Take your halved booty back to the kitchen and scoop out the flesh with a soup spoon. You might get a little “skin” from the inside of the coconut. Some people are fanatics about picking this off. It blends in easily and just gives you more fiber. But pick off any bits of shell.

Aztec Diet, Day 1-1/2

When I got back from the grocery store yesterday afternoon, I posted the following poll in my writer’s group:

I just spent $70 on fruits and veggies in anticipation of starting the Aztec Diet 2 week chia smoothie challenge. It’s almost dinner time. Do I:

    Order a fully loaded pizza; tomorrow we diet!
    Nuke the bacon double cheeseburger in the fridge; it’s a sin to waste food
    Give the burger to the dogs and make a savory spinach portabella smoothie

The pizza got 13 votes. I got a write in for “Put it all off until tomorrow. If it’s that important it can wait.” The smoothie got a measly 2 votes (not counting mine).

I guess for most people, the words “spinach” and “smoothie” just don’t belong together. Or maybe the whole concept of nothing but smoothies is off-putting. I must be weird. I couldn’t wait to get started.

I woke one pound lighter this morning. I was one pound lighter if I stood on my special spot on my scale. But I always stand on my special spot, so it counts! So much for pizza binges!

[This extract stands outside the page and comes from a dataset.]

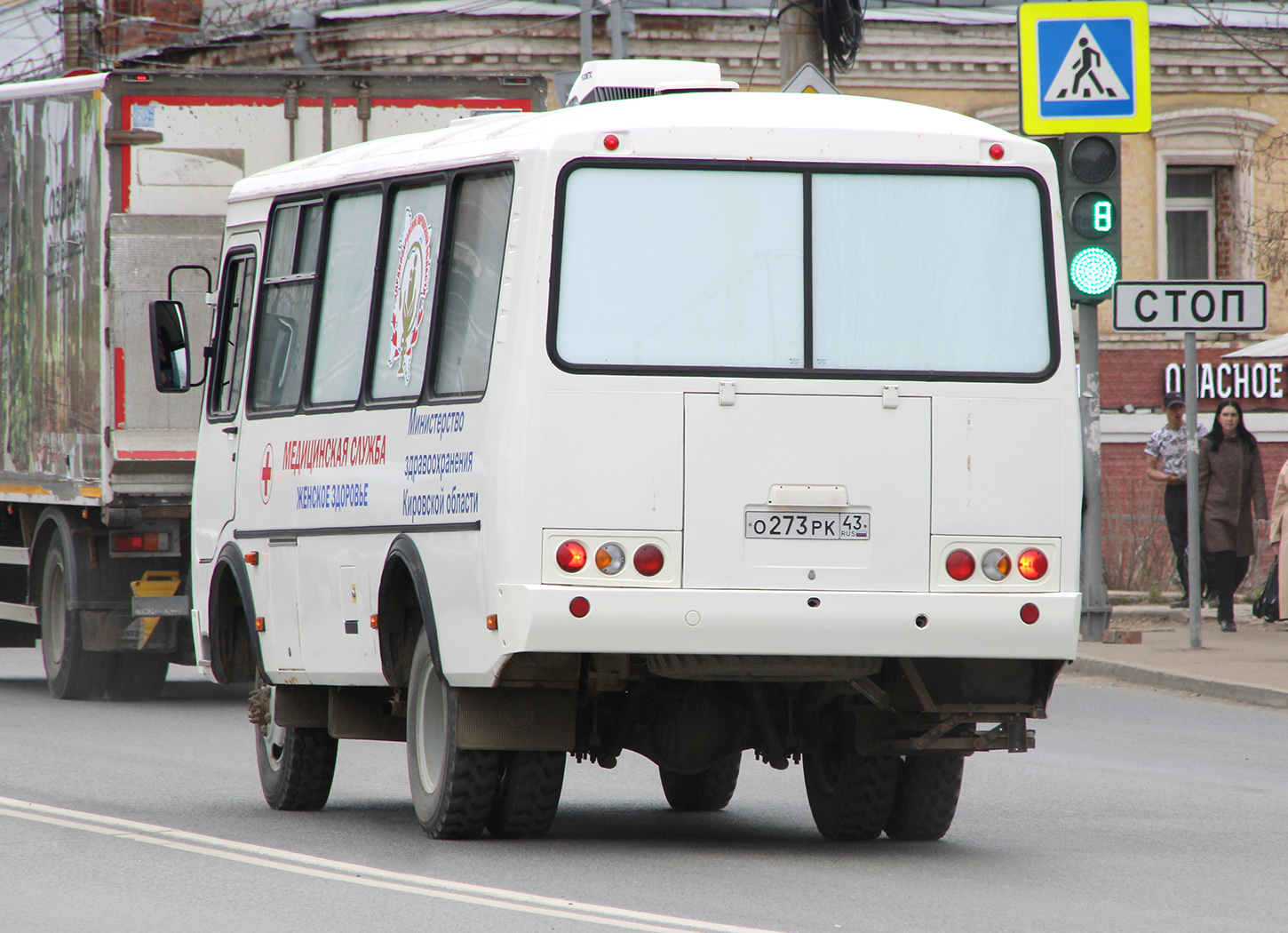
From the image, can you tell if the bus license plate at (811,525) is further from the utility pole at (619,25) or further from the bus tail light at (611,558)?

One of the things that attracted me to the Aztec Diet Dr.Bob’s claim that all the Omega 3s will improve brain functioning. I suffer from TBI (Traumatic Brain Injury), which means I cope daily with debilitating physical and cognitive fatigue. Last night, while sipping my dinner smoothie with the GROUND chia seeds, I whipped through my blog entry. I was able to maintain focus twice as long as usual. It’s too soon to tell if this happened because I was virtuous and had a smoothie instead of a pizza, or if I was just so jazzed about starting the diet. I am maintaining cautious optimism.

One snag in this diet. I take my dogs to the dog park first thing in the morning, and I usually have a couple handfuls of nuts on the way. Today I substituted with a couple Cuties (Mandarin oranges). I figure that’s in keeping with the spirit of the thing.

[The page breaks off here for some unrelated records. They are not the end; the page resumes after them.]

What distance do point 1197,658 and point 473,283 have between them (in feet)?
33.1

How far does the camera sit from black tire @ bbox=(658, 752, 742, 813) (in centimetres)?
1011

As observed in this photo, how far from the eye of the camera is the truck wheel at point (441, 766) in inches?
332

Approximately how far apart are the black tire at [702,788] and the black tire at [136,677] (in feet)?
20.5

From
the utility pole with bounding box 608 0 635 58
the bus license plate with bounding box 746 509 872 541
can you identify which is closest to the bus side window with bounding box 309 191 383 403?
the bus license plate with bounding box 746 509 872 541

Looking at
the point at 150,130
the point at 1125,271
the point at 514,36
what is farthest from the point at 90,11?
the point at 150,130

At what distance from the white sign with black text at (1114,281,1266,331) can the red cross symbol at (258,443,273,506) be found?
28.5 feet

After the dog park, I had my usual cacao/blueberry/bananna/avocado smoothie with my special blend green powder. Plus chia. Dr. Bob talks about having a smoothie “base.” His go-to base is greek yogurt. He also suggests almond, hemp or soy milk. My preference is water with a banana and an avocado. Then I add whatever fruit sounds good. The banana and avodaco make a lovely creamy smoothie that is naturally sweet. It may have more carbs than Dr. Bob likes. I’ll have to research this. Meanwhile, as I am learning new recipes, it’s nice to have something familiar for at least one meal of the day.

I’m having Dr. Bob’s kale/apple/carrot smoothie for lunch. I substituted ginger for lemon and cashews for sunflower seeds. It’s tasty. The kale is a bit chewy, but I don’t mind. For this smoothie, you juice the carrots first.

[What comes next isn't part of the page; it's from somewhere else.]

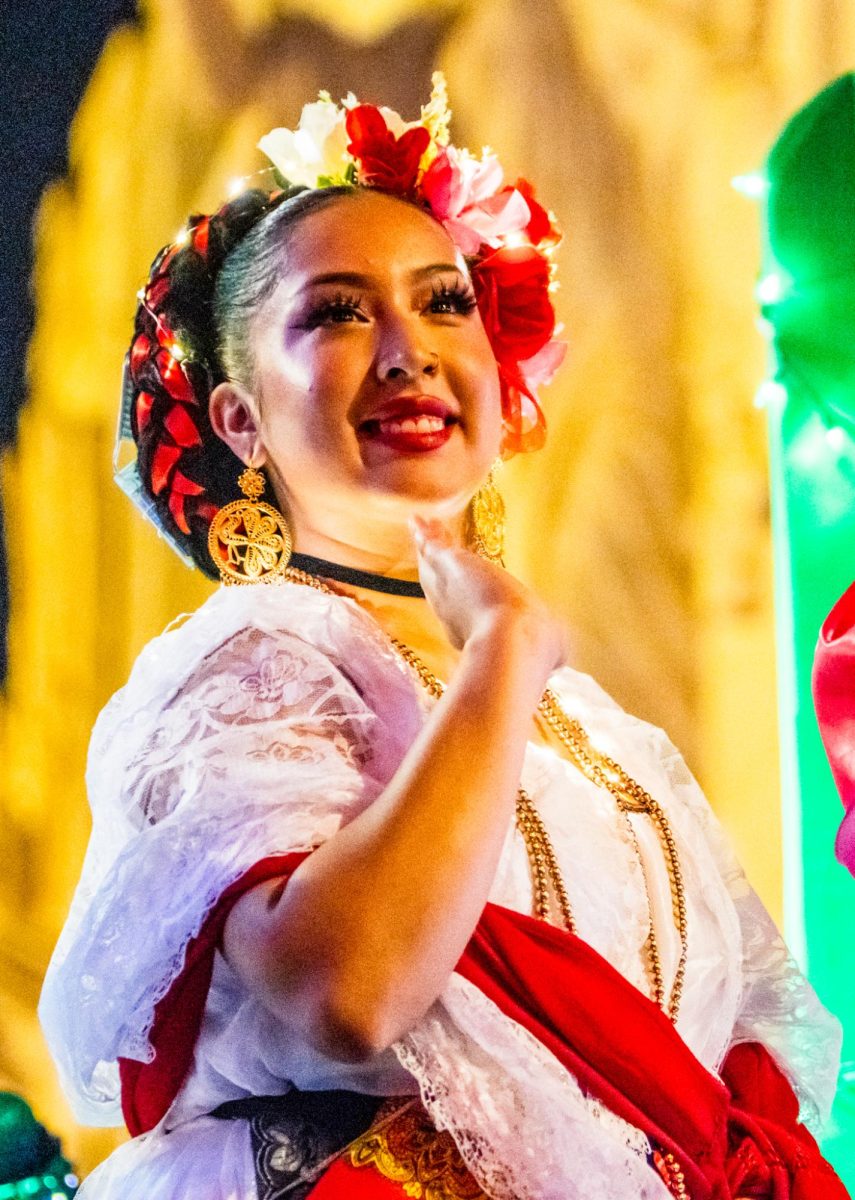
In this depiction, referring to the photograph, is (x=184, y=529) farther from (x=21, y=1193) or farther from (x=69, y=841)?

If you aren’t an experienced juicer, here’s a tip: Immediately after you finish juicing, pull the centrifugal screen out of your juicer and scrub it out. If pulp dries in the screen, it’s murder to get off. I clean my juicer before I do anything else, because it makes my life much easier to do this. Otherwise, I would not engage in behavior that is so aberrant for me.

Tip #2: At some time in your life, you will get a carrot jammed in the food chute of your juicer. Don’t panic. Get a steak knife and patiently hack away at it until it’s skinny enough to slip through. And next time, check your carrots by seeing if the fat end fits in the chute before you jam them in there.

My landlord gave me some beets from his garden recently. I’m thinking of making a raw borscht for dinner. If I do, I’ll add the recipe here. Do I like borscht? Hell if I know. I’ve never had it before.

Later: I wasn’t hungry, so I skipped dinner. Had a grapefruit. Made it through my first full day. Woo Hoo!